With 220 floors and 104 elevators...that's more than 2 floors and 1 elevator a day. I imagine just the fitting/assembling in place process per floor is enough to fill up a third of a day on its own...so is this basically a huge vertical jigsaw puzzle in which the pieces have been made and just need to be moved onto site?




That was one of the questions I was wondering about. I recently looked at a new factory in the bay area of prefab houses (http://www.youtube.com/watch?v=UmpRRoNqsDI)and one of their claims is they can put up a house in 7 days. But of course it isn't that they start with dirt and 7 days later there is a house, there is a time to build the foundation, and the house is built in a factory, but once the foundation is ready and the house manufactured, it only takes 7 days to install and unfold it. Which is still pretty cool.

So one way this headline could be strictly true is if all of the floors of the building were fabricated off site, once they were ready the company might be able to assemble the final building, in a prepared foundation, in 90 days.

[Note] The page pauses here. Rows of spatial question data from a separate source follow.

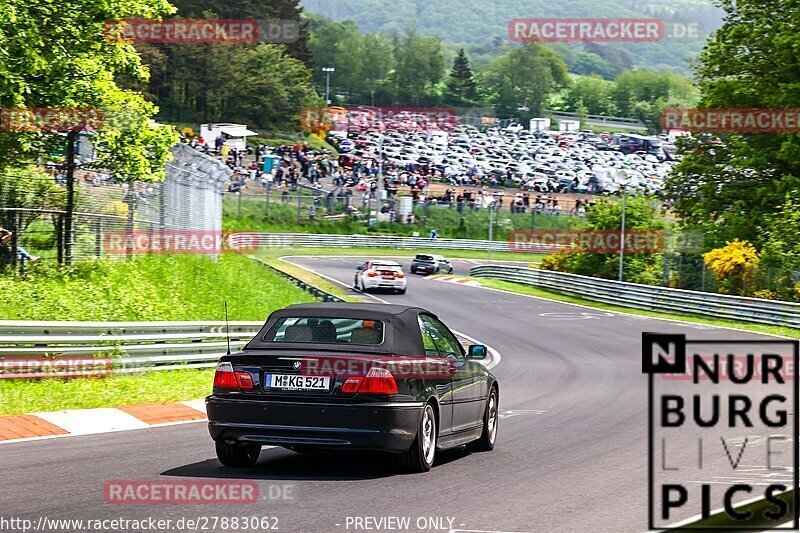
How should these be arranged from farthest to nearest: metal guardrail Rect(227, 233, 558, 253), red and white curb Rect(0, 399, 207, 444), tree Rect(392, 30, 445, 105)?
1. tree Rect(392, 30, 445, 105)
2. metal guardrail Rect(227, 233, 558, 253)
3. red and white curb Rect(0, 399, 207, 444)

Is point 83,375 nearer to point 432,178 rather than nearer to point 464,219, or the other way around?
point 464,219

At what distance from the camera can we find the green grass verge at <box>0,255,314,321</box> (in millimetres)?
20188

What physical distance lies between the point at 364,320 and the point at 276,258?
52.5 meters

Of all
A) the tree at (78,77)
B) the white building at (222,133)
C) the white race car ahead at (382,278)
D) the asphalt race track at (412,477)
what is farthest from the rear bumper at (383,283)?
the white building at (222,133)

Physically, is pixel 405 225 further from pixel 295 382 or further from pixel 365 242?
pixel 295 382

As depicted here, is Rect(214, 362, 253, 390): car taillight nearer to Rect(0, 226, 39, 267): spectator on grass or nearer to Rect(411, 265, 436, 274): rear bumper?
Rect(0, 226, 39, 267): spectator on grass

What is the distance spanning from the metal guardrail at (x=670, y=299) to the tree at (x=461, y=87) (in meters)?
123

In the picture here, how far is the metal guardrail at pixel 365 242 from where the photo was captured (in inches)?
2667

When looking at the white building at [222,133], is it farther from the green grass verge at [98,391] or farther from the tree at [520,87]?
the tree at [520,87]

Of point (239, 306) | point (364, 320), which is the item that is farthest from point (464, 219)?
point (364, 320)

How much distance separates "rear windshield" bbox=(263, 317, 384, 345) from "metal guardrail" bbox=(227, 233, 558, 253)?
51.3 m

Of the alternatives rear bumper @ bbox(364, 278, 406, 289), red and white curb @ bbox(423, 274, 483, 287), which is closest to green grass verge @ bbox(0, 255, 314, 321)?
rear bumper @ bbox(364, 278, 406, 289)

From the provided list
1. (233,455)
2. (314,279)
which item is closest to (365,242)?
(314,279)

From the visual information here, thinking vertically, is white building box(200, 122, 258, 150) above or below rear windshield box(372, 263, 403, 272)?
above
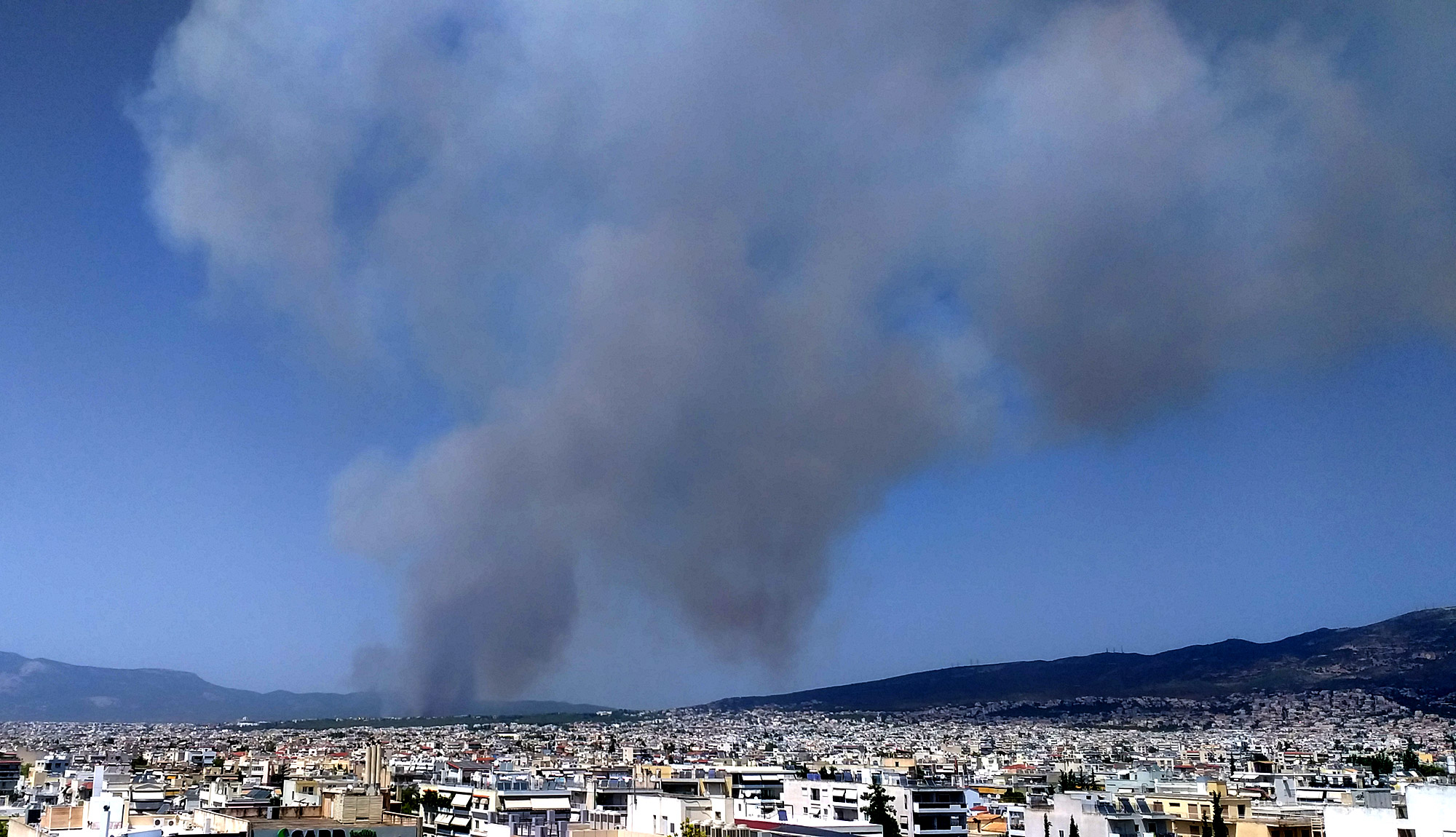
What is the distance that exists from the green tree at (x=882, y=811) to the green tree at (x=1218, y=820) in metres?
9.51

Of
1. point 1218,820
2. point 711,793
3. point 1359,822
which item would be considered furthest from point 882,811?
point 1359,822

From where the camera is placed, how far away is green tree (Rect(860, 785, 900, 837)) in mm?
44906

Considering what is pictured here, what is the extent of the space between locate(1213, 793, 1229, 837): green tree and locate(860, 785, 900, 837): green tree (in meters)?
9.51

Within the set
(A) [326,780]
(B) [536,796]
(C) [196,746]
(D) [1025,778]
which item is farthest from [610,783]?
(C) [196,746]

That is the only interpretation I can think of that works.

Concrete can take 4 weeks to get to 90% strength [1], so if you didn't do the prefab route you would have to spend more than 90 days just waiting for the lower levels to cure so that you could build the upper levels.

I am interested in what they are trying to do though, it sounds like an interesting challenge.

[1] http://en.wikipedia.org/wiki/Concrete#Curing


>"Concrete can take 4 weeks to get to 90% strength [1], so if you didn't do the prefab route you would have to spend more than 90 days just waiting for the lower levels to cure so that you could build the upper levels."

Concrete made with Type III portland cement achieves most of its strength within seven days (concrete made with normal (Type I) cement reaches its design strength in 28 days).

When one needs significant strength more quickly, the mix can be adjusted to provide a higher ultimate strength than is required for the intended loads during the normal life of the building and accelerants added . This results in adequate capacity for construction to continue in as little as a few hours.


The general rule of thumb is 75% of 28-day strength in 7 days. Most concrete mixtures reach their design strength well before 28 days due to the fact that any particular batch of concrete will be mixed such that its 28-day strength is higher than the design strength by a few 10s of %s. This is due to the fact that failing a compressive strength test for any one test or any 3 averaged consecutive tests (guidelines are set forth for failure criteria in ACI) requires remedial action in general.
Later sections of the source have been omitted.